Apparently it is normal For a cycling tank to develop Diatoms. Word on the street is to either live with it, clean it off, or get something that feeds on the Diatoms. But eventually it will go away. 

I understand that it is there. And it is normal. My question is this... Why is it there? And why does it "go away" If it is there and it is growing, There is a reason it is there. And If it goes away, why does it go away? Does something in the chemistry of the tank make it thrive now but uninhabitable later?
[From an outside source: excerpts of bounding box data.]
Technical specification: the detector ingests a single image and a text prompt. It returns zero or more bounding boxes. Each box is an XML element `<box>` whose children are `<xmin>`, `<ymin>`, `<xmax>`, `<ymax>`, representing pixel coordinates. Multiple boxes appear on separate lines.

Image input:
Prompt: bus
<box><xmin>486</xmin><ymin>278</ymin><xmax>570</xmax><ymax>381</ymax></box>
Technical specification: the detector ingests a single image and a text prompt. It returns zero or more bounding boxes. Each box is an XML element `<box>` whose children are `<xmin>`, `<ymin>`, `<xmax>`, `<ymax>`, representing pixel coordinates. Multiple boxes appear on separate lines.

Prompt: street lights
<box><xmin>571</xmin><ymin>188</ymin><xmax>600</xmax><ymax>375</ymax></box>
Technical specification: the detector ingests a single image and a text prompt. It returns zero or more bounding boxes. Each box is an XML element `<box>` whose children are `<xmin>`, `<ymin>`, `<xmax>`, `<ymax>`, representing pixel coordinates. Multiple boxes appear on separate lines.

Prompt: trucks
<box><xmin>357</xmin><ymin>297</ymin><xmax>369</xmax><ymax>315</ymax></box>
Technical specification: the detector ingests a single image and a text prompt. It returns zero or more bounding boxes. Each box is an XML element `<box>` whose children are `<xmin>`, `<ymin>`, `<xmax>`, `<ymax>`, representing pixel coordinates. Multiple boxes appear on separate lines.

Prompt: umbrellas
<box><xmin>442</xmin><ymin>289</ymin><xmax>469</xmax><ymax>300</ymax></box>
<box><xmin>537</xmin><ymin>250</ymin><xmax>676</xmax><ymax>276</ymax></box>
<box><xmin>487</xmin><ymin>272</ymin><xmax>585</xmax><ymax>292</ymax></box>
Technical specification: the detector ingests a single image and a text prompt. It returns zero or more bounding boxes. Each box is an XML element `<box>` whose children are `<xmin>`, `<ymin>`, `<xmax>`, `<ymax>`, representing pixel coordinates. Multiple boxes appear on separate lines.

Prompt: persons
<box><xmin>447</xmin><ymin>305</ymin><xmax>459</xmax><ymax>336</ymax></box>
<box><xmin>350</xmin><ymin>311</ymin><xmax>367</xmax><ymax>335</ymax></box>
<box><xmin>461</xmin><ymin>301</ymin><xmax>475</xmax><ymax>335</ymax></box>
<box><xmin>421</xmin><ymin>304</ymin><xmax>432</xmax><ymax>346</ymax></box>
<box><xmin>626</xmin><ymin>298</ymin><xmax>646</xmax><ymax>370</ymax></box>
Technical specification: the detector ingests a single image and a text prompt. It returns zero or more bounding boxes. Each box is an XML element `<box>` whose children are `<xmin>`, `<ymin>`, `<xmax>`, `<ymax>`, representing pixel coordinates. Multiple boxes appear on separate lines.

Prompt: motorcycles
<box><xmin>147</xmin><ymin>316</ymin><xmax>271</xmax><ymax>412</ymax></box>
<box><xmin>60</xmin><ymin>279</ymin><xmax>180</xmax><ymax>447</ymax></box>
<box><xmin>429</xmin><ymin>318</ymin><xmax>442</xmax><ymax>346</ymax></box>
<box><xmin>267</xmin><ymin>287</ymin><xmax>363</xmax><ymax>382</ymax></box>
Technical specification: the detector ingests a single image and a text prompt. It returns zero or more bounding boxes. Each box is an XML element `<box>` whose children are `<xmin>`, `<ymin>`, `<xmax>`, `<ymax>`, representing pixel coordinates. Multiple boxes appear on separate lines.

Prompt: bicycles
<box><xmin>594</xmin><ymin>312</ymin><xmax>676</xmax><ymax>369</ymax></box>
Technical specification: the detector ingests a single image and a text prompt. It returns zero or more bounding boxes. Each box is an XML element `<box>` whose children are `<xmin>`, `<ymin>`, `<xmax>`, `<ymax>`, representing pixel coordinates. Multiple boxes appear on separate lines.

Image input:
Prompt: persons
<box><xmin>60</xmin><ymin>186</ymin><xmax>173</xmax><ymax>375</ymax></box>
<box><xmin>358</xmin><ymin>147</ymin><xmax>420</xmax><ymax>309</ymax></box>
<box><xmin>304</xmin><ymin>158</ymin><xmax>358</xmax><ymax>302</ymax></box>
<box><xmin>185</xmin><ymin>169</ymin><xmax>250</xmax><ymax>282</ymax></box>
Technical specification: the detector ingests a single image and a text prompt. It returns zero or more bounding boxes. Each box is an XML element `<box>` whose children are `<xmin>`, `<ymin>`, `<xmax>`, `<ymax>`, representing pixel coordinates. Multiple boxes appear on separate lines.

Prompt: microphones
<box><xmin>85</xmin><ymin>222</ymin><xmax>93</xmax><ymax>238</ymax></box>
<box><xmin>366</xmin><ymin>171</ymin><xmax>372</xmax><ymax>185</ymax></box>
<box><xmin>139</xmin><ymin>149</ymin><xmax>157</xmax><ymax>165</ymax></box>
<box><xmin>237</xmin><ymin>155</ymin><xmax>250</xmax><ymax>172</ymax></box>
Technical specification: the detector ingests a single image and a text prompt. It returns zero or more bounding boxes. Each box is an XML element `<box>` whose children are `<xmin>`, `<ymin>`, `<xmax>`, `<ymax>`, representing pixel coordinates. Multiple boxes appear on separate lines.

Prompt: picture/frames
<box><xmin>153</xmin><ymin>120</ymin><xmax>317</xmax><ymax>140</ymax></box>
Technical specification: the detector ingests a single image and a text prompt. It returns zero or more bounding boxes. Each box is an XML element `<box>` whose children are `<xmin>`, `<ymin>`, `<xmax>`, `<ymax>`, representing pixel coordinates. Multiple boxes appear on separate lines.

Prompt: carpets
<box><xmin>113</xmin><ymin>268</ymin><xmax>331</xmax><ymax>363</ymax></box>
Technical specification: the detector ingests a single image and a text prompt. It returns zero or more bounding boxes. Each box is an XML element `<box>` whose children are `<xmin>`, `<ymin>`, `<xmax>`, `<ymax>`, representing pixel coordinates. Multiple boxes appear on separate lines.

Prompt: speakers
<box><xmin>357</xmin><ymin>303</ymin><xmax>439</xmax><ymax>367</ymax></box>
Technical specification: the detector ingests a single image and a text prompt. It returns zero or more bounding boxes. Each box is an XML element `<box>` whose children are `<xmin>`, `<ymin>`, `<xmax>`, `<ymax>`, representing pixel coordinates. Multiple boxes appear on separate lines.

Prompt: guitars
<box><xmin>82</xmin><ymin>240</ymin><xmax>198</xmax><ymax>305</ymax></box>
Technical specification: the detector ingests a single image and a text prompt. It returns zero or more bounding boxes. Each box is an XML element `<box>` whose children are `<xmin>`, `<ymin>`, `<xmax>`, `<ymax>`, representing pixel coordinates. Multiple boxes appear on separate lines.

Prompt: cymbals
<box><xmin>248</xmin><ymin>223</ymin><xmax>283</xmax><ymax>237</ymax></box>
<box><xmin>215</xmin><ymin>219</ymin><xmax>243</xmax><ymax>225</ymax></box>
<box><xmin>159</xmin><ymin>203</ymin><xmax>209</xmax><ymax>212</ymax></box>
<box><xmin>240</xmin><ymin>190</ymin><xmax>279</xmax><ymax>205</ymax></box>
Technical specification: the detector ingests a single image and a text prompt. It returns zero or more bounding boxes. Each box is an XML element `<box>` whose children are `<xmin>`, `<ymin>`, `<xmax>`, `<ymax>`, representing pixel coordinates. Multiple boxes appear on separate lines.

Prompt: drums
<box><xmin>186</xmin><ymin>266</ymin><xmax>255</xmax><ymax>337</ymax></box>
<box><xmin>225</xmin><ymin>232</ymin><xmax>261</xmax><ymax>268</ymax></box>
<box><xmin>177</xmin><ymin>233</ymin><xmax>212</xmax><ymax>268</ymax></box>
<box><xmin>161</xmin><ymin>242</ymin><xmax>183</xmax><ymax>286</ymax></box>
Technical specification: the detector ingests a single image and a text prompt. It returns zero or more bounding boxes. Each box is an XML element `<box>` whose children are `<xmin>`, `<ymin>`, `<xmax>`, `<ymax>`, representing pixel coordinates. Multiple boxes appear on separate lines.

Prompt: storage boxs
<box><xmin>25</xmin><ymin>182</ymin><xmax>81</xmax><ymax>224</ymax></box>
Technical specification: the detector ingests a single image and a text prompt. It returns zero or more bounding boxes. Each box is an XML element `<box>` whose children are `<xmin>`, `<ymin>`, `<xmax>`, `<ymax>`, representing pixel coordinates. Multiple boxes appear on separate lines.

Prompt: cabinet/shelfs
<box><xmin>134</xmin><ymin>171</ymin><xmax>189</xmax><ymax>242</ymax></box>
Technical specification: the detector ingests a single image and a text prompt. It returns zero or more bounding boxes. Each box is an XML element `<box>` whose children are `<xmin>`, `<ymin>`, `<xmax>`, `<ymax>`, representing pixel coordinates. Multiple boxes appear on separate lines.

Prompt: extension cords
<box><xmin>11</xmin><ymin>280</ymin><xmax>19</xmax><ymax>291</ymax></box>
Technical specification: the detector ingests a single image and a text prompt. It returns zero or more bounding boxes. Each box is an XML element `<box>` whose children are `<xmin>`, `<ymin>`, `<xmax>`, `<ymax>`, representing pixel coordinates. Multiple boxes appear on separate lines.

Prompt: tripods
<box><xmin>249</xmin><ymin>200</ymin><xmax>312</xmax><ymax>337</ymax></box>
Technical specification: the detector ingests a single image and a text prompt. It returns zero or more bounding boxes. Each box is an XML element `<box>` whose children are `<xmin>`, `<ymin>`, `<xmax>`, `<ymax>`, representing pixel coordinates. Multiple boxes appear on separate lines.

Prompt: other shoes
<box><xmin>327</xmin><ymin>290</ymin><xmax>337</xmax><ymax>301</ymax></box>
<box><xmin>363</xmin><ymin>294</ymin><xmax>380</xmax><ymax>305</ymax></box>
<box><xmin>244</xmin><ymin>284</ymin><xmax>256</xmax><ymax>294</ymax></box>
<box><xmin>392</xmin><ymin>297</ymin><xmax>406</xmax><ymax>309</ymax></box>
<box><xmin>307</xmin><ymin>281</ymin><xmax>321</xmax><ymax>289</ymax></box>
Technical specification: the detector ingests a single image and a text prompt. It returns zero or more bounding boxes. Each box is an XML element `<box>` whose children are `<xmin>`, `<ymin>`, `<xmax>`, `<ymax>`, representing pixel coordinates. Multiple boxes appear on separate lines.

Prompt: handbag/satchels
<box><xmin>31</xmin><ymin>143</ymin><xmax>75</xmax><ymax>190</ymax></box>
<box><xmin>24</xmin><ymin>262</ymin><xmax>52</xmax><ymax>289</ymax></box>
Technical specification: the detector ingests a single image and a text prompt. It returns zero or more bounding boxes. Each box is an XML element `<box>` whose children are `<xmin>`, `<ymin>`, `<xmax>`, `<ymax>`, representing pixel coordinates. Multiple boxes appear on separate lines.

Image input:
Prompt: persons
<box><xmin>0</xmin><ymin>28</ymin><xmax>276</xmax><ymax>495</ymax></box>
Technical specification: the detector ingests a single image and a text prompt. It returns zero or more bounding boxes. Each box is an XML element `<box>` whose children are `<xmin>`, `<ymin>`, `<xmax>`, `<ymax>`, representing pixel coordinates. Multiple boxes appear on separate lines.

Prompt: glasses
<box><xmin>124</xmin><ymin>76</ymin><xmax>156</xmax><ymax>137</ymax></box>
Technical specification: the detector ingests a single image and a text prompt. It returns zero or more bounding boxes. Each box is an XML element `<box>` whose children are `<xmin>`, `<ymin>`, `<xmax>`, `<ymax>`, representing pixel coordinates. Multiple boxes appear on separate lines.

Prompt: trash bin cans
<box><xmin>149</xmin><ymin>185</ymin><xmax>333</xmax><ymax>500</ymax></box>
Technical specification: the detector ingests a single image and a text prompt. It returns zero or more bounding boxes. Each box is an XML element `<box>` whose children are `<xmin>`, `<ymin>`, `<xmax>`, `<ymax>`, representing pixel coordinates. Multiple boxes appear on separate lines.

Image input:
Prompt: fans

I read that in order to speed up the "go away" process There are steps to take: more frequent water changes or something that feeds on it. What keeps it from coming back or staying?


----------



## coralbandit (Jul 29, 2012)

Brown Diatom Algae
Can't add much to this ,besides they usually do exhaust their food supply and go away on their own.


----------



## jrman83 (Jul 9, 2010)

It can hang on. So don't think that it will just magically go away and it may take some time. My water and my tanks took over a year for it to start reducing. It depends on your water also. I still get it after 3.5yrs. Learn to recognize it and don't do anything like add some type of chemical thinking it will help. They are not safe for your fish - regardless of the label and anyone else's experience using it.


----------



## godesshunter (Aug 18, 2013)

coralbandit said:


> Brown Diatom Algae
> Can't add much to this ,besides they usually do exhaust their food supply and go away on their own.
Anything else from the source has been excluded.